Indeed, pathology is in some ways similiar to radiology. Thus in pathology, life style is better, patient contact is less, good salary but less than Rads, wider variety of "pathology" and tasks to be performed.
Lifestyle in Radiology has changed drastically and this specialty is seeing a tremendous increase in volume (work to be done) and busy to nonstop night call (from home, but still) outside of academia (in private practice as a partner). If you do not want to be a partner, there is an opportunity to work less with a large compensatory drop in compensation. Also, if you are thinking about Interventional Rads (IR), it is very busy as well (day and night). So if you want lifestyle seriously think before going into Rads. Residency is no joke anymore. We will be up all night reading trama and ER requests (do not even get me started on appropriateness). I relish the opportunity because it is a critical learning experience, but those who want a "lifestyle" will be seriously disappointed.
IR has lots of patient contact unlike diag rads and path.
As for path, squinting into a microscope and working on the dead are two things I would have to get used to doing. Heh, if the slides were on a monitor in a dark room, then maybe. 😀
An aside...one of my best teachers in medical school outside the fields of radiology and internal medicine was in pathology. This guy was phenomenal in his knowledge, skill, and ability to teach. Many of pathology attendings I have met like to teach and do interesting research.
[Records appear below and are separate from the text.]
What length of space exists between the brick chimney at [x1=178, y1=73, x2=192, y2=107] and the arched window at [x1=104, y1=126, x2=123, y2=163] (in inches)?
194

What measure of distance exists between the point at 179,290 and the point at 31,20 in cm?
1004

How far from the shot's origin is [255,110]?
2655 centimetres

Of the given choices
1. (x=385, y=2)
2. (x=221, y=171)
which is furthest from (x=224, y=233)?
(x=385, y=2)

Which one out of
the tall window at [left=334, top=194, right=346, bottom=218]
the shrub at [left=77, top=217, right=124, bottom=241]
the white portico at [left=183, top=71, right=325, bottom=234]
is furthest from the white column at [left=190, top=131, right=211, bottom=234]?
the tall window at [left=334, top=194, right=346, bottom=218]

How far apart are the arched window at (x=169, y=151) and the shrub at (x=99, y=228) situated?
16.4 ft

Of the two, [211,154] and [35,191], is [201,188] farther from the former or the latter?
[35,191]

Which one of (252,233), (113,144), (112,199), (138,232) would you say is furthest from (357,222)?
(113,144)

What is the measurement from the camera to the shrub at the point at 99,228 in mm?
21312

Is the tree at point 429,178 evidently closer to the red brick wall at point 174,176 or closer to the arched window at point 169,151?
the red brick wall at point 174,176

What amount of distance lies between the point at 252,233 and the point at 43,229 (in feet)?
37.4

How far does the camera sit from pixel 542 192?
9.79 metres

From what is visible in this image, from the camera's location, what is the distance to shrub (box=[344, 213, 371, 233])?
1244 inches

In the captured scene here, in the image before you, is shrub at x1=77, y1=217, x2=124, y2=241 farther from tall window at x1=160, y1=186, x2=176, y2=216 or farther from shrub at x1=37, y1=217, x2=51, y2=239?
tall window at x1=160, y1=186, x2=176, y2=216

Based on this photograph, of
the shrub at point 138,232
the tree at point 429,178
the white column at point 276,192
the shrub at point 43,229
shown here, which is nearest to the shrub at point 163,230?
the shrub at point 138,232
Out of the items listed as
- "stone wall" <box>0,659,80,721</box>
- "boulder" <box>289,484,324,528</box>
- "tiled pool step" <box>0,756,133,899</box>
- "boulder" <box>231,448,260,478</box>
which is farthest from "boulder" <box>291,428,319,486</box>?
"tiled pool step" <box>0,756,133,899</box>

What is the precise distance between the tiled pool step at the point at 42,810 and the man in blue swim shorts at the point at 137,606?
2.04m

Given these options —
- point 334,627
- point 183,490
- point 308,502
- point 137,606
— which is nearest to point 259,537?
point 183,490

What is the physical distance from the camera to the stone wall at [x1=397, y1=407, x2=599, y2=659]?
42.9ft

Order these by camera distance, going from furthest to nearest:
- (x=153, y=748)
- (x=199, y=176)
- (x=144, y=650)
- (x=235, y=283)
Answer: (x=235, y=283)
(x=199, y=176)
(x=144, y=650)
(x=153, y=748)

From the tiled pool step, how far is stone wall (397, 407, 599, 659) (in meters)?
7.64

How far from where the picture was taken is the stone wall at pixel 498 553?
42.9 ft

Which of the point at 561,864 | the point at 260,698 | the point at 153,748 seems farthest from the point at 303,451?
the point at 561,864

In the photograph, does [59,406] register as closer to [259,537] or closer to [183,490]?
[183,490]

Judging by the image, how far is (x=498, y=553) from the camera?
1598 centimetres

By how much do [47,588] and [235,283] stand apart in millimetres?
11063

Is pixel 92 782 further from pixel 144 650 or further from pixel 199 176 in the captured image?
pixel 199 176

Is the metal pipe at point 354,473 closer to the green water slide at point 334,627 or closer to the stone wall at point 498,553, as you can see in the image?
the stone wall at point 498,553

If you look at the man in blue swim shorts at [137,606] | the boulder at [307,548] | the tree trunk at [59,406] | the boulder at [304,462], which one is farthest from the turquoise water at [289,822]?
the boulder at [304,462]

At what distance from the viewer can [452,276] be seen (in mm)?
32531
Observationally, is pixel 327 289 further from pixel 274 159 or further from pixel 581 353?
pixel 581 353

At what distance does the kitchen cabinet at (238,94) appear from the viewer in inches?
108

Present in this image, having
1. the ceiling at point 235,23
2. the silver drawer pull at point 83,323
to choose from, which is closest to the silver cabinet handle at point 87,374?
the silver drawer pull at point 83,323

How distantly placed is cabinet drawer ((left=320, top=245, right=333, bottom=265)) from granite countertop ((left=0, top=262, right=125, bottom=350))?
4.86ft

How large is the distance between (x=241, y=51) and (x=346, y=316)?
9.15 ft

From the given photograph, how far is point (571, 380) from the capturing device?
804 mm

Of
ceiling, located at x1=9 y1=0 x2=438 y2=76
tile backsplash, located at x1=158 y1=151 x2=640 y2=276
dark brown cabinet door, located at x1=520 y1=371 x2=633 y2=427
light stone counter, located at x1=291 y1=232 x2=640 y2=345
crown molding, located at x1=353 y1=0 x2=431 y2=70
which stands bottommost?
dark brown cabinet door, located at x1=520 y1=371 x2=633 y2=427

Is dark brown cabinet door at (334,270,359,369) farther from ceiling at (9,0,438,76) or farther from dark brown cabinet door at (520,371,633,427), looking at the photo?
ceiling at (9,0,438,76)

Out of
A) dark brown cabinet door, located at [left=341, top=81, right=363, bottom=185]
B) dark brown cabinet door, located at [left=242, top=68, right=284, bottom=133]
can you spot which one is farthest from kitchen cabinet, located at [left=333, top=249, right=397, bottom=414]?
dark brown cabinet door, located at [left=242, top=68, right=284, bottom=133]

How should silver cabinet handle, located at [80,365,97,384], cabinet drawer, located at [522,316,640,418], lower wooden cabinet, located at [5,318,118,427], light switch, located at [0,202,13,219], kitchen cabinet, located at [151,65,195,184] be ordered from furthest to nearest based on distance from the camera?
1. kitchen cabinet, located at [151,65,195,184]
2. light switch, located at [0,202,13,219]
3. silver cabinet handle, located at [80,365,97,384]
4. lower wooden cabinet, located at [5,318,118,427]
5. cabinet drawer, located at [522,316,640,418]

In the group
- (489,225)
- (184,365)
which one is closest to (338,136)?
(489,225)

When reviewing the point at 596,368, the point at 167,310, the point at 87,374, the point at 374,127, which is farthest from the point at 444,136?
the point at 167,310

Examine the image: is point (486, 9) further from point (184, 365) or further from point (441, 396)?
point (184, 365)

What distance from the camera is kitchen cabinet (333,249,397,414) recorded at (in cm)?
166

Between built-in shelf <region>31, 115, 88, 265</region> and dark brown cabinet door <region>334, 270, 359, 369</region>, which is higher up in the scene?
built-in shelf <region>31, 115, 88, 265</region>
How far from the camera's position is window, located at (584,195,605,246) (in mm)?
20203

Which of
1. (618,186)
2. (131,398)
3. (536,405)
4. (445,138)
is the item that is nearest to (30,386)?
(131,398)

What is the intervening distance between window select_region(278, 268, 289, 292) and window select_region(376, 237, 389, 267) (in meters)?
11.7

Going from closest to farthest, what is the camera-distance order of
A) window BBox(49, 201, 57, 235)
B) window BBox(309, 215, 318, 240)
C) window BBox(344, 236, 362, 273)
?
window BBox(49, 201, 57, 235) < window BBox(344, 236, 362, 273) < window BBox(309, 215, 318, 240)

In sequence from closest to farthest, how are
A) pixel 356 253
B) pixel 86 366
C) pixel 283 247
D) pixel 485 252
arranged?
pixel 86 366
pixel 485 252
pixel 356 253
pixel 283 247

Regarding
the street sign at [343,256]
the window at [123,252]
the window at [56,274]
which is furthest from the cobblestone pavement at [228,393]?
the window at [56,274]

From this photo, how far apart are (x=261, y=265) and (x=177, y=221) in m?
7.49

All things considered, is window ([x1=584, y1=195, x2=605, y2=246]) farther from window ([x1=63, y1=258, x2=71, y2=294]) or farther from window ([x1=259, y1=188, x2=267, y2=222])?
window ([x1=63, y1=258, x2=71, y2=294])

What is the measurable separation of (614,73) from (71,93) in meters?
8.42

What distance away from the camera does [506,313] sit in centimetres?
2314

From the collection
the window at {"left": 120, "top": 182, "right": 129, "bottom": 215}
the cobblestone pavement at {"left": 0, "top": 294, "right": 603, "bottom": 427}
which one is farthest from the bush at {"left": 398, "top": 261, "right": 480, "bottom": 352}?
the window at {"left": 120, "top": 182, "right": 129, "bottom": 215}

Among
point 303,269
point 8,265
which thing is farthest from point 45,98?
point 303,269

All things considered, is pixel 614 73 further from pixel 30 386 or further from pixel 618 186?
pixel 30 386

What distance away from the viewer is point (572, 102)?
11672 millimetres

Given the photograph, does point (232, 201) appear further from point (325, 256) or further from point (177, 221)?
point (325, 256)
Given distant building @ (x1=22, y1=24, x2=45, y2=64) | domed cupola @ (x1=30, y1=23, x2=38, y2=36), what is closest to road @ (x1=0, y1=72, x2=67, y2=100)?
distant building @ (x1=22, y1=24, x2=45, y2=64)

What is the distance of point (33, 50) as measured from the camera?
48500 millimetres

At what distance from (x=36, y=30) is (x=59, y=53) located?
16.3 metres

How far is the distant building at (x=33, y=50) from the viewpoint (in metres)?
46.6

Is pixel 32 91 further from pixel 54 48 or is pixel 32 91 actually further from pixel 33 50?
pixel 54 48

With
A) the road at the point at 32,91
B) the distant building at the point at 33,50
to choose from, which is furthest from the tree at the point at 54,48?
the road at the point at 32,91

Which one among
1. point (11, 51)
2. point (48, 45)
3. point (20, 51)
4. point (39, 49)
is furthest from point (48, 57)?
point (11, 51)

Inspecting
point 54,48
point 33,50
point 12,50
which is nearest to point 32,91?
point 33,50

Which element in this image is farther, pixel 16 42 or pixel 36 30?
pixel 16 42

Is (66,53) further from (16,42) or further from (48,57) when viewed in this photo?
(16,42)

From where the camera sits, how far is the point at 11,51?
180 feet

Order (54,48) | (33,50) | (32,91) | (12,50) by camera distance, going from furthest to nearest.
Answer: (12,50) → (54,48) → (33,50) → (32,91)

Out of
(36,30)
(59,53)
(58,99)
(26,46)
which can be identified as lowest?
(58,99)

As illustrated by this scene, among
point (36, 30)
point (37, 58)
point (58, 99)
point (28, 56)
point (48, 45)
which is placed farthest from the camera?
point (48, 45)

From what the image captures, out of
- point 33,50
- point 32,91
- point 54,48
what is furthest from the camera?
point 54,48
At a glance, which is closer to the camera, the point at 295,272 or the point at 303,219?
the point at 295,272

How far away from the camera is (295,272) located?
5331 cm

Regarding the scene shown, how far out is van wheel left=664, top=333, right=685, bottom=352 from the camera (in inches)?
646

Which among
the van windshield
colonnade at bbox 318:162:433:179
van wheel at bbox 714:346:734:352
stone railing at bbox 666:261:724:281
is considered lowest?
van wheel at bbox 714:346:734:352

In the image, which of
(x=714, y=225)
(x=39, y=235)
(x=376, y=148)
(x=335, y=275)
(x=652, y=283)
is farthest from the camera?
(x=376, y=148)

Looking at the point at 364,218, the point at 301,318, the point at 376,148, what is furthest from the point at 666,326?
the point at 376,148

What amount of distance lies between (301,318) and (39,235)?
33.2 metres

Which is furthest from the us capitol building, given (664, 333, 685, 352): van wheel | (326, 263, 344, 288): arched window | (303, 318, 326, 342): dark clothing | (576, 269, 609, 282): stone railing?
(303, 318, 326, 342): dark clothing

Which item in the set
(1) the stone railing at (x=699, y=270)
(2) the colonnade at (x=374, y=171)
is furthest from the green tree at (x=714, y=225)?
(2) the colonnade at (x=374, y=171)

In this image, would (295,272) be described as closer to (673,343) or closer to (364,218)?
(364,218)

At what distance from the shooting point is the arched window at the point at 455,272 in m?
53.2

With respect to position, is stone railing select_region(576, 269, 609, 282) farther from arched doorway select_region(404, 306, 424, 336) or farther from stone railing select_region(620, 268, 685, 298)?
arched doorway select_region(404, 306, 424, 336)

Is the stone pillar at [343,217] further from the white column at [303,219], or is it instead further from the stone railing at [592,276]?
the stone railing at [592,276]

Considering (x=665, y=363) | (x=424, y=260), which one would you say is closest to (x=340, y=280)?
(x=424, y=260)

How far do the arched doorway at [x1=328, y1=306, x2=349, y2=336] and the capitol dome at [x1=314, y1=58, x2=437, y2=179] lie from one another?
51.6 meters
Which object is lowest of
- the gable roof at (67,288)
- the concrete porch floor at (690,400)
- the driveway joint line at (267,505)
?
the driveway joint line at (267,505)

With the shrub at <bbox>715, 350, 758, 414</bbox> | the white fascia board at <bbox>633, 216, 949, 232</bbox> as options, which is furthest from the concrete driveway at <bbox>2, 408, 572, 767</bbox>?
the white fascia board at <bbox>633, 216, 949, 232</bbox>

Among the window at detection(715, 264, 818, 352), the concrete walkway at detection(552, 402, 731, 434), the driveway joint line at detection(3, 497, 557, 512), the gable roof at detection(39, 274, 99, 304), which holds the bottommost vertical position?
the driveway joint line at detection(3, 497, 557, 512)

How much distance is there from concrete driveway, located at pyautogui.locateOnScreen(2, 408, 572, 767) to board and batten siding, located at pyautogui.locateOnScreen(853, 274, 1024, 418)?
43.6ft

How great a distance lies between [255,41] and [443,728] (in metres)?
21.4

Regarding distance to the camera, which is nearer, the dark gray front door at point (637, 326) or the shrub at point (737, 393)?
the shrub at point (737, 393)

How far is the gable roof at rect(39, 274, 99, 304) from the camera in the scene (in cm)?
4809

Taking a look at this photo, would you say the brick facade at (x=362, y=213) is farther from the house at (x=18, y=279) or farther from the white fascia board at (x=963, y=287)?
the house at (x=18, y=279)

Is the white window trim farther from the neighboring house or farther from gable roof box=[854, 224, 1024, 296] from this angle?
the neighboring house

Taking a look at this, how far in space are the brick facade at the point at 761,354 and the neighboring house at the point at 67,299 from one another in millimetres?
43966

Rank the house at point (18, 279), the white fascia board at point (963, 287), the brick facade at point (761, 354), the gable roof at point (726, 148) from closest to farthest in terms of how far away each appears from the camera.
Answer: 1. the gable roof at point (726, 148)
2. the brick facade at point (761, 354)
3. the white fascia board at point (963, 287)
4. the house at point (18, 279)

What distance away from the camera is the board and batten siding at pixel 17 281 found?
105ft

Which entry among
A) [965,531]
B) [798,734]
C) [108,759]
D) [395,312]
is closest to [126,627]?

Those not getting many interviews in radiology should consider backup plans. Last year, we had about 1 in 3 who did not match into radiology. Several people scrambled into path and rehab, one into medicine categorical, and a few backed up into peds. There are also several radiology programs that withdraw from the match early and sign candidates.
"If you want it, you can have it, but you've got to learn to reach out there and grab it" - Photograph.Weezer.